→ **What the exercise asks**
Return, unchanged and with both ends included, the lines in the entries below from the line containing "Can you tell" through the line containing "22.2 meters".

→ **Data for processing**
+--

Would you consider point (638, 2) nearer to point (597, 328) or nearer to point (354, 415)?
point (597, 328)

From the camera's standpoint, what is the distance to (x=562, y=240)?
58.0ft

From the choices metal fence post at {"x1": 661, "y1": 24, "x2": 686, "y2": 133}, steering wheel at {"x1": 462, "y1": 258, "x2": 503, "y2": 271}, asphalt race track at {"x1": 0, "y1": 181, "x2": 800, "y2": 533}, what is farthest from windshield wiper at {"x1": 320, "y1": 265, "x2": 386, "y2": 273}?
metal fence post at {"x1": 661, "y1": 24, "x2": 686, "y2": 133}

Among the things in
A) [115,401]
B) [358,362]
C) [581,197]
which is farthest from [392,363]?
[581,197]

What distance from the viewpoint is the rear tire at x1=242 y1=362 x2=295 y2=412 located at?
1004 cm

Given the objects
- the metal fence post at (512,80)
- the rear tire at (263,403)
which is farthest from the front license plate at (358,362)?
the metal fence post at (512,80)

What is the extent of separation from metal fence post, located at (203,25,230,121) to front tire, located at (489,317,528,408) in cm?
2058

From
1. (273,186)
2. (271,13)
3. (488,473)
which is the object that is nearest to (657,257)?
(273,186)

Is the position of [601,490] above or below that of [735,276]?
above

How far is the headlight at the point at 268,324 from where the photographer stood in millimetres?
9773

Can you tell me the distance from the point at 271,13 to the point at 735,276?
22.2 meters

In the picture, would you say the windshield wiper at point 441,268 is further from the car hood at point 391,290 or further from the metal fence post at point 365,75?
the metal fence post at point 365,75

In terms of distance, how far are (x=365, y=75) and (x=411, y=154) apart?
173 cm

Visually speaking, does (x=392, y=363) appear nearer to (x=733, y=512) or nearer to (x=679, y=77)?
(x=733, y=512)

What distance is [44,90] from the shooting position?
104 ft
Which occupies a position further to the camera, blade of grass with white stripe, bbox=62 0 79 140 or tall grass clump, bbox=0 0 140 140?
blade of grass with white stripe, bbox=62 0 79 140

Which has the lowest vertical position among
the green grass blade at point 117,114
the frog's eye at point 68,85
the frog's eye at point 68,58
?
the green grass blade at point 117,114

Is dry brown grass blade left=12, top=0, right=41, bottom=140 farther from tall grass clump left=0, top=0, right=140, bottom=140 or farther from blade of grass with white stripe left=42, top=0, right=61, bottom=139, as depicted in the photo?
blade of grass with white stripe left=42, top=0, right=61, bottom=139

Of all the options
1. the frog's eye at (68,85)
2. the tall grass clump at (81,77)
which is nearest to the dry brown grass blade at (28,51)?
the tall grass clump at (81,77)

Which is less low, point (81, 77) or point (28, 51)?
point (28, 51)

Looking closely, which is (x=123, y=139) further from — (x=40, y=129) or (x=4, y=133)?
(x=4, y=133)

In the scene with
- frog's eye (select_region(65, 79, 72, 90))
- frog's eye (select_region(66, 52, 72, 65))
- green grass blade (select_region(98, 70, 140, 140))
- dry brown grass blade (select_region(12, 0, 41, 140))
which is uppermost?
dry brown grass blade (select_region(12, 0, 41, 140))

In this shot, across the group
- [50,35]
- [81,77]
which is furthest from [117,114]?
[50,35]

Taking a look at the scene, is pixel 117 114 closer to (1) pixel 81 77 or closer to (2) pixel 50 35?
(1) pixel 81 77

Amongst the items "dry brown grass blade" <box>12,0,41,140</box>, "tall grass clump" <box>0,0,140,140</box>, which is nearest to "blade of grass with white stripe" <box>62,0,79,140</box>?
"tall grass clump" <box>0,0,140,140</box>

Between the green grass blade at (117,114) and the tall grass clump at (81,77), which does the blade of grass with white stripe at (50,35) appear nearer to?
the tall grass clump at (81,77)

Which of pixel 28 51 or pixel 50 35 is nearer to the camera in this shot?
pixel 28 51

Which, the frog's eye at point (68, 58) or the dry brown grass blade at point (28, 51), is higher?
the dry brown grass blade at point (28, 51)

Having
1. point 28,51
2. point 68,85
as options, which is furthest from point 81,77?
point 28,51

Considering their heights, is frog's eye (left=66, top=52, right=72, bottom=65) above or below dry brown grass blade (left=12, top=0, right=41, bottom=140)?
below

+--

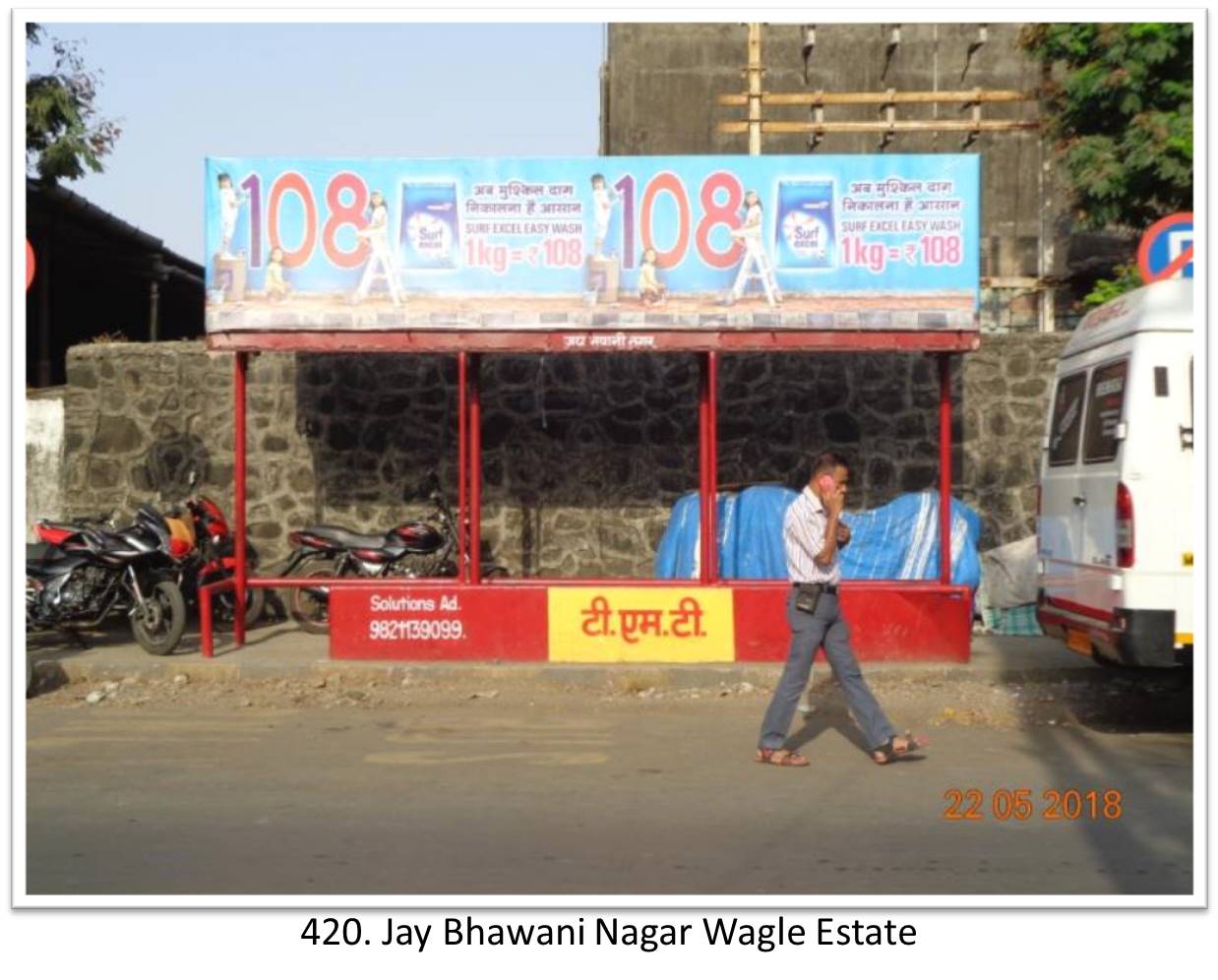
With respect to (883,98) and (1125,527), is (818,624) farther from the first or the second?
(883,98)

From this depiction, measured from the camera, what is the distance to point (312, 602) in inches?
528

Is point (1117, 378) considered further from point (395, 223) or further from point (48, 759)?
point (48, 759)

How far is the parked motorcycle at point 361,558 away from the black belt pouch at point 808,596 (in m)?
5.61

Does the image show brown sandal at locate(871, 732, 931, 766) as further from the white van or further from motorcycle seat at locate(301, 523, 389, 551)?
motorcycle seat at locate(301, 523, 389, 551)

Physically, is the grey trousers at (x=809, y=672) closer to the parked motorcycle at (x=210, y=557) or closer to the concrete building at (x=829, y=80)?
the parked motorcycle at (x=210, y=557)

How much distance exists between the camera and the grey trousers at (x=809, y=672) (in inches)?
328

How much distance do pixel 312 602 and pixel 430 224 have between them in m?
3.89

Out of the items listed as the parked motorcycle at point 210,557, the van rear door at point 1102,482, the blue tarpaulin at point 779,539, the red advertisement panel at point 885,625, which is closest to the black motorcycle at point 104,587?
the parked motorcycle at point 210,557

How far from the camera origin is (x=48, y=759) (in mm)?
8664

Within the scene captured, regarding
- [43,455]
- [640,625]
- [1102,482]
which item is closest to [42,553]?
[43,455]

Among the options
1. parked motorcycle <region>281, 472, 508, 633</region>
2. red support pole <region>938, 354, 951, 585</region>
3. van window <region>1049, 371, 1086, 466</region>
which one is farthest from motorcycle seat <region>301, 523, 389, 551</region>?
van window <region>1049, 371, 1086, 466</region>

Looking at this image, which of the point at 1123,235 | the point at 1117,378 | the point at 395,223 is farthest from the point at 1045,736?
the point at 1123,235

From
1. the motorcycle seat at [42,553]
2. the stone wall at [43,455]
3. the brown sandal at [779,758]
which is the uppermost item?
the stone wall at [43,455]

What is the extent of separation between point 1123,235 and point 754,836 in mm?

+--

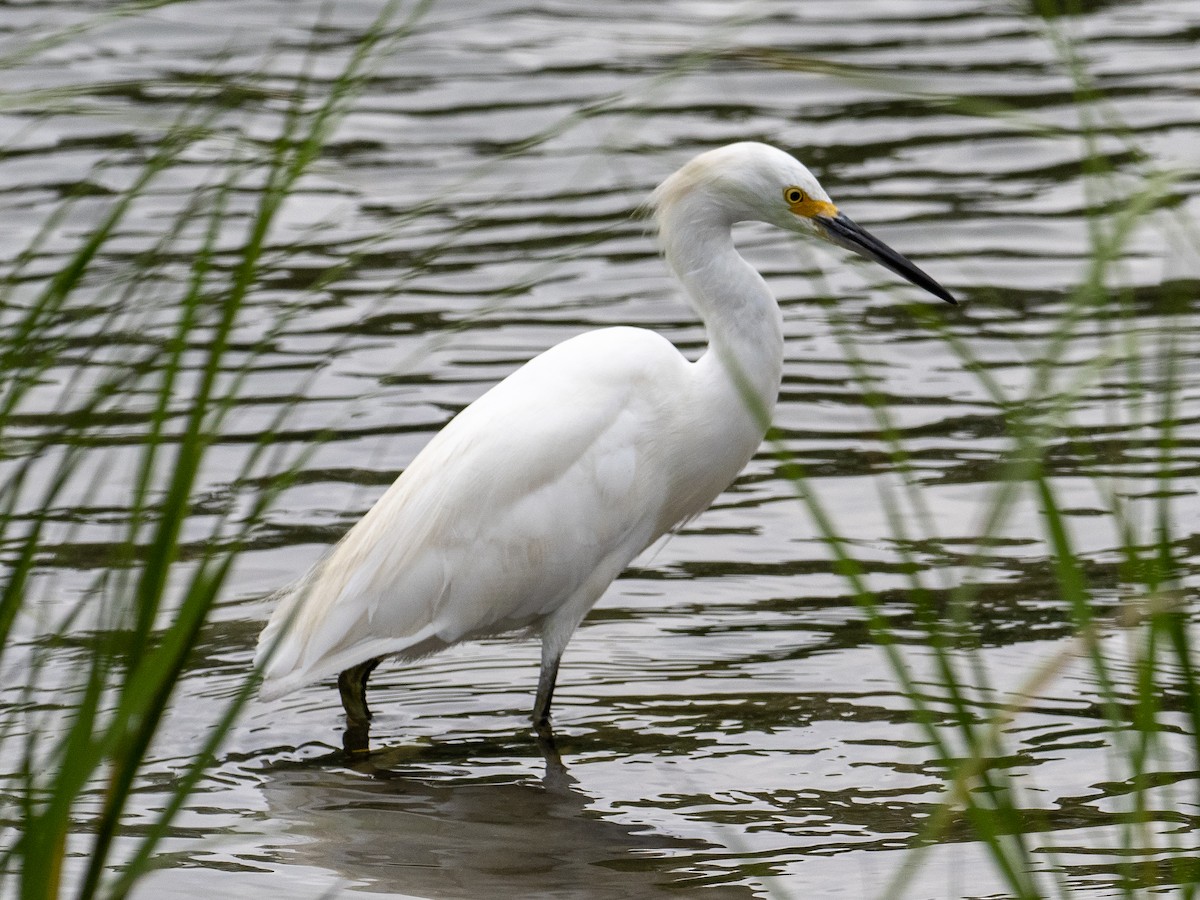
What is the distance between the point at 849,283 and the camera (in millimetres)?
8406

+--

→ **Written reply**
Can you tell me the distance from the point at 271,13 to the point at 735,276?
22.2 meters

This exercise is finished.